## BRIEF
Exactly reproduce the line containing "List the coastal" and all later lines to the end of the entries, leaving the pictures out of your copy.

--------------------

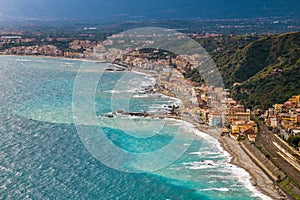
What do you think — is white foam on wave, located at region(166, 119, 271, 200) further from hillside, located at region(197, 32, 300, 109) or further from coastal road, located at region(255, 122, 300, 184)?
hillside, located at region(197, 32, 300, 109)

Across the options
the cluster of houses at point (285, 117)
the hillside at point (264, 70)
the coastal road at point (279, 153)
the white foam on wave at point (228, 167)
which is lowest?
the white foam on wave at point (228, 167)

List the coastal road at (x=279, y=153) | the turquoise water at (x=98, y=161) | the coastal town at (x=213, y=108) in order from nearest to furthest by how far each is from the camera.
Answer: the turquoise water at (x=98, y=161)
the coastal road at (x=279, y=153)
the coastal town at (x=213, y=108)

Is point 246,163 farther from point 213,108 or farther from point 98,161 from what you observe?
point 213,108

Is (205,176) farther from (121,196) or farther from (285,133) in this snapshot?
(285,133)

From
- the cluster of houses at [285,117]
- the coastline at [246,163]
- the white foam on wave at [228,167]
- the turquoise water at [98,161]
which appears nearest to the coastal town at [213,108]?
the cluster of houses at [285,117]

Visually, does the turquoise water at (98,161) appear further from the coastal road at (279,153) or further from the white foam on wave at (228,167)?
the coastal road at (279,153)

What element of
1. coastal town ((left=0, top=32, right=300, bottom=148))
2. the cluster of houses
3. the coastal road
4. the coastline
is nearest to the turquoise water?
the coastline

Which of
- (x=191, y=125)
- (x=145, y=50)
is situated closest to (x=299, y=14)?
(x=145, y=50)
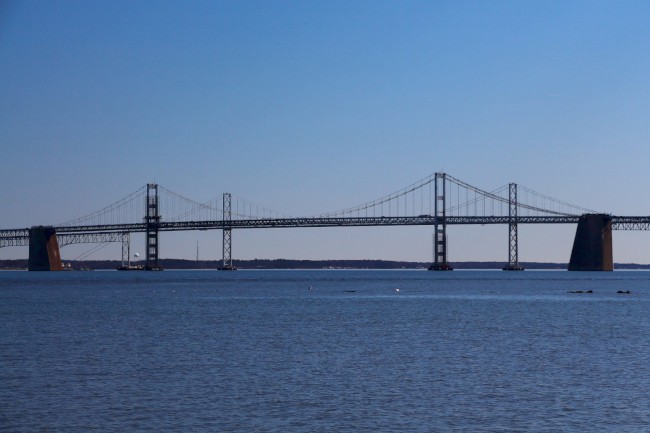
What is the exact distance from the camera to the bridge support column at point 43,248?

--------------------

## FULL ANSWER
List the coastal road at (x=279, y=153) | the turquoise water at (x=98, y=161) | the coastal town at (x=213, y=108) in order from nearest to furthest by how far each is from the camera.
Answer: the turquoise water at (x=98, y=161)
the coastal road at (x=279, y=153)
the coastal town at (x=213, y=108)

Is point 246,163 farther from point 213,108 or farther from point 98,161 from what you observe?
point 213,108

Is (205,176) farther from (121,196) or farther from (285,133) in this snapshot?
(285,133)

From
- the cluster of houses at [285,117]
- the coastline at [246,163]
- the white foam on wave at [228,167]
- the turquoise water at [98,161]
which appears nearest to the coastal town at [213,108]?
the cluster of houses at [285,117]

Visually, does the turquoise water at (98,161) appear further from the coastal road at (279,153) or further from the white foam on wave at (228,167)?
the coastal road at (279,153)

What element of
1. coastal town ((left=0, top=32, right=300, bottom=148))
2. the cluster of houses
3. the coastal road
4. the coastline
is nearest to the turquoise water?
the coastline

Which of
- (x=191, y=125)
- (x=145, y=50)
is situated closest to (x=299, y=14)?
(x=145, y=50)
What is the exact distance from the camera to the bridge support column at point 43,248?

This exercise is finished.